18 years ago.
18 years ago a person who has become known as Tank Man stood in front of a tank, alone, with only two bags of groceries, and made world history.
Today, thousands of independent citizens commemorated those days, when a nascent pro-democracy movement took over Beijing's Tienanmen Square for days.
But it didn't last. Innocent civilians were shot down by fascist Chinese government octegenarians embarrassed by the growth of a youth movement that galvanized the people. People running to and from the square were shot down, on bicycles.
Shot down while unarmed and riding a bicycle.

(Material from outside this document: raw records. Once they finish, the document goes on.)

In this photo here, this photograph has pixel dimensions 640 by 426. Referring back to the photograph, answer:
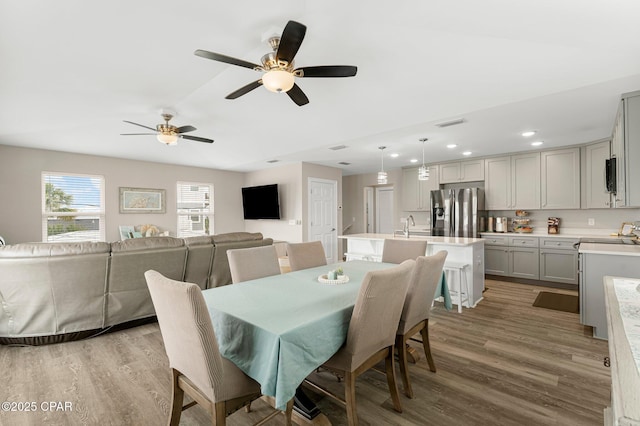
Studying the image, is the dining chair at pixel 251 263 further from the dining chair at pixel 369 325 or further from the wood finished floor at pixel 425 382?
the dining chair at pixel 369 325

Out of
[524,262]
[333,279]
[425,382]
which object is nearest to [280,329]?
[333,279]

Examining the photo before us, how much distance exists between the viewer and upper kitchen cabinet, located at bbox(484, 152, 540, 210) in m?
5.29

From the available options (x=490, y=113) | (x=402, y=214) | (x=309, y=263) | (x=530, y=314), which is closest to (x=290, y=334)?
(x=309, y=263)

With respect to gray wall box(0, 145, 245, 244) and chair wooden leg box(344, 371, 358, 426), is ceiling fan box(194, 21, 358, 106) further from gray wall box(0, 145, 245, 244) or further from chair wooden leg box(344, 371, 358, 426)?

How did the Chinese government commemorate these events? By deliberately ignoring them, and forcing hundreds of children to paint smiles on their faces in a predictably robotic choreographed spectacle aimed at smothering the legacy of the Tienanmen massacre, and promoting the 2008 Olympics, which any self-respecting politically aware athlete will boycott. But they won't because most athletes of Olympic calibre are desperate for attention, sponsorships, competition and are medal whores. A host country's despicable politics and heinous environmental record are nothing to them.
The nearest place where people could freely commemorate the massacre was in Hong Kong.


Protesters took part in a candlelight vigil at Hong Kong's Victoria Park, June 4, 2007 to mark the 18th anniversary of the military crackdown on the pro-democracy movement in Beijing's Tiananmen Square in 1989.